EXCERPTED RECORDS ::
___

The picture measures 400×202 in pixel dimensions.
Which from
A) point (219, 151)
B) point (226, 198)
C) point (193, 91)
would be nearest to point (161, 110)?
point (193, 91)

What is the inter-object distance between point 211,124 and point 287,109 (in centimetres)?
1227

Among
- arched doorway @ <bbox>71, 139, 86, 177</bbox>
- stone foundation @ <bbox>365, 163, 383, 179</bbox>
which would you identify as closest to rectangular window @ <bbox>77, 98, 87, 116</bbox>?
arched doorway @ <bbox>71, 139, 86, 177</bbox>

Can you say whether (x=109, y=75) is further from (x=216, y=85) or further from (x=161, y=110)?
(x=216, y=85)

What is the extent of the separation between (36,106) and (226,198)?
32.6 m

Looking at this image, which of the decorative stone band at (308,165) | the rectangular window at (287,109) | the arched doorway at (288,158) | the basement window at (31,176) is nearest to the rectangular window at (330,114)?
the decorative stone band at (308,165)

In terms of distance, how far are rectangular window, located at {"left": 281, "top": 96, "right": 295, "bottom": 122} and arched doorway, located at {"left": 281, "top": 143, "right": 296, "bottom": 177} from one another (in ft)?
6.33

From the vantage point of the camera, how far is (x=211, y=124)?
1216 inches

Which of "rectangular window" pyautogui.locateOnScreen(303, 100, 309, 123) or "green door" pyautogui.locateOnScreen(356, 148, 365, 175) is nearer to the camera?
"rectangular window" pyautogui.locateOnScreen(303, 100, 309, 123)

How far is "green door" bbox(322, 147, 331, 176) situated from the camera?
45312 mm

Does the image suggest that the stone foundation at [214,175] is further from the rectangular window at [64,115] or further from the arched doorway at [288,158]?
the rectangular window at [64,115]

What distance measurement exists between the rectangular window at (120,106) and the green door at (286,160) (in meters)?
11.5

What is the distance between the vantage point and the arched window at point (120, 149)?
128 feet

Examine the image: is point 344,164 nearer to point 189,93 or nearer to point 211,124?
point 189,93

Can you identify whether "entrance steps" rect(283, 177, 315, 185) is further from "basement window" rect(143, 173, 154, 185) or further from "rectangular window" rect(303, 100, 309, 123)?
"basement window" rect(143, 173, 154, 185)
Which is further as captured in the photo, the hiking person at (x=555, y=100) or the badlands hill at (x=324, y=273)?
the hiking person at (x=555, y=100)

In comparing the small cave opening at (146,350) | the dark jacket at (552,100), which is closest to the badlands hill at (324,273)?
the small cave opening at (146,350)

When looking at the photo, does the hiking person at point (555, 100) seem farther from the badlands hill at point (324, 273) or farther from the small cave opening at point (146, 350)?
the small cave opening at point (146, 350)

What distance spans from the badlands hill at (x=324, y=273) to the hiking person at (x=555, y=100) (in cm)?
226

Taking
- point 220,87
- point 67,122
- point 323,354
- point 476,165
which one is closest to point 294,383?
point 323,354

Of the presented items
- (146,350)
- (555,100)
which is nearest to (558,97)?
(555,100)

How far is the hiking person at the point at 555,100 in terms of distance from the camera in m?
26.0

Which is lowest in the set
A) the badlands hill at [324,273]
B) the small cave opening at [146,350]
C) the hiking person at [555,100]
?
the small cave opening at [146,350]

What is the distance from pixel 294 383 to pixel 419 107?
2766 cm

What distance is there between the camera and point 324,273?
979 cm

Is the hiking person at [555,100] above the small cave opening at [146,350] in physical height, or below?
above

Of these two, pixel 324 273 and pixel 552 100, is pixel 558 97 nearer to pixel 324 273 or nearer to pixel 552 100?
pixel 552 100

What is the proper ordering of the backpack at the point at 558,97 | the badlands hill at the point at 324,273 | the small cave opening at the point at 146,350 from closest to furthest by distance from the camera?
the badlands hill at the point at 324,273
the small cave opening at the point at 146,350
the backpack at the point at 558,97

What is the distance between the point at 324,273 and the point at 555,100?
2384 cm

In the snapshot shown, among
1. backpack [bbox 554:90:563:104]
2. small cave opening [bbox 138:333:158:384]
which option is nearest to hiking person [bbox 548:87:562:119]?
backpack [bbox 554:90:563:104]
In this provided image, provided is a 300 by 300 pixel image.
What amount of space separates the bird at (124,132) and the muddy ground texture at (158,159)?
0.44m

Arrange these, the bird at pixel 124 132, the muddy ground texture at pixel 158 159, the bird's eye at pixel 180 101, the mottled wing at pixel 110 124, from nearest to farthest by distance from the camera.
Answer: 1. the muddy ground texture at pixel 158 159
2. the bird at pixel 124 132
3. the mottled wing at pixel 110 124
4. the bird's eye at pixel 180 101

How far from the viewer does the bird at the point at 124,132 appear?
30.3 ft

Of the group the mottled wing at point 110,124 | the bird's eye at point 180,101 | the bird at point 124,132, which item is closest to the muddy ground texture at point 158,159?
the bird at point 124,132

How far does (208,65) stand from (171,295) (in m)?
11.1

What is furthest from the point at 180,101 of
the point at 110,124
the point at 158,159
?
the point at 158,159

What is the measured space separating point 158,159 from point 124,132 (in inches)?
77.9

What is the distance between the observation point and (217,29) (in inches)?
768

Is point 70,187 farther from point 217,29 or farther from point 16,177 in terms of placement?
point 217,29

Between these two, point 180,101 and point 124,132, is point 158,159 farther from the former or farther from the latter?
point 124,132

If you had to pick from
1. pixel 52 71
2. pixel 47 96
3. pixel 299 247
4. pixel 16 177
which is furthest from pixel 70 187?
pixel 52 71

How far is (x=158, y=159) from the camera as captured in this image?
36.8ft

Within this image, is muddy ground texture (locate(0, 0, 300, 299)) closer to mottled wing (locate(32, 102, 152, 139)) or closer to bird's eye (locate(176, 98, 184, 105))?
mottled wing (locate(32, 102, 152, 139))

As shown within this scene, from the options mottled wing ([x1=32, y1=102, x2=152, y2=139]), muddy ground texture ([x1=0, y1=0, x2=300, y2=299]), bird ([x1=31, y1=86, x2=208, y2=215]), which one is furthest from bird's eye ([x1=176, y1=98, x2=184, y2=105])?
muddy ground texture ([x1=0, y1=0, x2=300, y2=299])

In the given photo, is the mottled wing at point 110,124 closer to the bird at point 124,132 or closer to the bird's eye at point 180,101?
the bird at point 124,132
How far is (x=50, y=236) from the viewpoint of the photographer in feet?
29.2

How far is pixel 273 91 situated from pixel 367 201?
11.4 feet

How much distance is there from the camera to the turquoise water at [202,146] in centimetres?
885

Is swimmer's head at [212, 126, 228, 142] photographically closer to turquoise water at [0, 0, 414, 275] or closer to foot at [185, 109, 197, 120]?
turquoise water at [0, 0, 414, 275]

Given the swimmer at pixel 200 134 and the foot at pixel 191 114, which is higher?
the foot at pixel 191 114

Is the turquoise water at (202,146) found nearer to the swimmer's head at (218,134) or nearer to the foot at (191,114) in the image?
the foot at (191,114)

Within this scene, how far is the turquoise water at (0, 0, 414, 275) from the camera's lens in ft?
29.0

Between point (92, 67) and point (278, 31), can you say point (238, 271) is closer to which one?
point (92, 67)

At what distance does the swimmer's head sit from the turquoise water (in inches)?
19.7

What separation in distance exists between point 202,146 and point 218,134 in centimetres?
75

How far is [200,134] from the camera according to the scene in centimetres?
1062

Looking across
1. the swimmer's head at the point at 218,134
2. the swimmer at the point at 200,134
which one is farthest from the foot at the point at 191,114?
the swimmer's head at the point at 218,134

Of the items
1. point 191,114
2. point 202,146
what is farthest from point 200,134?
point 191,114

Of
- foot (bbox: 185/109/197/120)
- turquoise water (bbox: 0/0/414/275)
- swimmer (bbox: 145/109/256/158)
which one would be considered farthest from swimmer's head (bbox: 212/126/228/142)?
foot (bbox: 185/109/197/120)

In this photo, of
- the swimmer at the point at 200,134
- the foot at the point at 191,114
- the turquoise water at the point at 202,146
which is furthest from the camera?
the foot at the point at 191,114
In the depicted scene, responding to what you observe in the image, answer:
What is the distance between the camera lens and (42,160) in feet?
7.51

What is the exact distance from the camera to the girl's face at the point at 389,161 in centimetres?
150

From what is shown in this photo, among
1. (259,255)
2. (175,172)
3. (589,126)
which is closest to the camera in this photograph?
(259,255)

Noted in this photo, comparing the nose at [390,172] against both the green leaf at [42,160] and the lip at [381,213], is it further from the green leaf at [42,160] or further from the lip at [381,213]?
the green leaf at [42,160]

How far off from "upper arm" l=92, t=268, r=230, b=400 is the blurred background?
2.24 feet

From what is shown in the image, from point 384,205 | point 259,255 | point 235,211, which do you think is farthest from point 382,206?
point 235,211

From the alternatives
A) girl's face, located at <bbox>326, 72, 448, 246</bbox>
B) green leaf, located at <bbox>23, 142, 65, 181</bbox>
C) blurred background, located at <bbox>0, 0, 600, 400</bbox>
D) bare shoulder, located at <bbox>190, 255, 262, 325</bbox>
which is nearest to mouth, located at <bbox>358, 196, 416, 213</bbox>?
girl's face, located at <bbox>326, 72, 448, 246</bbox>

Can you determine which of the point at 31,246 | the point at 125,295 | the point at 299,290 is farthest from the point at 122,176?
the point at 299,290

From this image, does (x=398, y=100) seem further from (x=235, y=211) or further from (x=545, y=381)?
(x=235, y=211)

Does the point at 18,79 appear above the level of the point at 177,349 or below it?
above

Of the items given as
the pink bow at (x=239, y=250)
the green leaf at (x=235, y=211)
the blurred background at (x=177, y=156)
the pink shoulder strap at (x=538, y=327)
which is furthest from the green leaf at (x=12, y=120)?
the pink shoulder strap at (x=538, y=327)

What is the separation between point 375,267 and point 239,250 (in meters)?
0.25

___

SHORT PROBLEM ::
Give again the lines from the line holding "What is the exact" through the close of the listing, both included, exactly as written and with nothing else.

REPLY ::
What is the exact distance from the camera to the girl's face at the point at 389,161 in centimetres?
150

From what is shown in this photo, among
1. (259,255)
2. (175,172)
3. (589,126)
which is closest to the camera in this photograph?
(259,255)

Noted in this photo, comparing the nose at [390,172] against both the green leaf at [42,160] and the lip at [381,213], is it further from the green leaf at [42,160] or further from the lip at [381,213]?
the green leaf at [42,160]

How far off from "upper arm" l=92, t=268, r=230, b=400 is the blurred background?
2.24 feet

From what is shown in the image, from point 384,205 | point 259,255 | point 235,211, which do you think is farthest from point 382,206?
point 235,211

From the alternatives
A) girl's face, located at <bbox>326, 72, 448, 246</bbox>
B) green leaf, located at <bbox>23, 142, 65, 181</bbox>
C) blurred background, located at <bbox>0, 0, 600, 400</bbox>
D) bare shoulder, located at <bbox>190, 255, 262, 325</bbox>
which is nearest to mouth, located at <bbox>358, 196, 416, 213</bbox>?
girl's face, located at <bbox>326, 72, 448, 246</bbox>

Can you determine which of the point at 31,246 | the point at 125,295 | the point at 299,290 is farthest from the point at 122,176?
the point at 299,290

From this image, does (x=398, y=100) seem further from (x=235, y=211) or further from (x=545, y=381)?
(x=235, y=211)

Does the point at 18,79 appear above the level of the point at 177,349 or below it?
above

Of the items given as
the pink bow at (x=239, y=250)
the green leaf at (x=235, y=211)
the blurred background at (x=177, y=156)
the pink shoulder strap at (x=538, y=327)
which is furthest from the green leaf at (x=12, y=120)?
the pink shoulder strap at (x=538, y=327)

What is the separation between point 375,267 and point 239,250 (in meters)?
0.25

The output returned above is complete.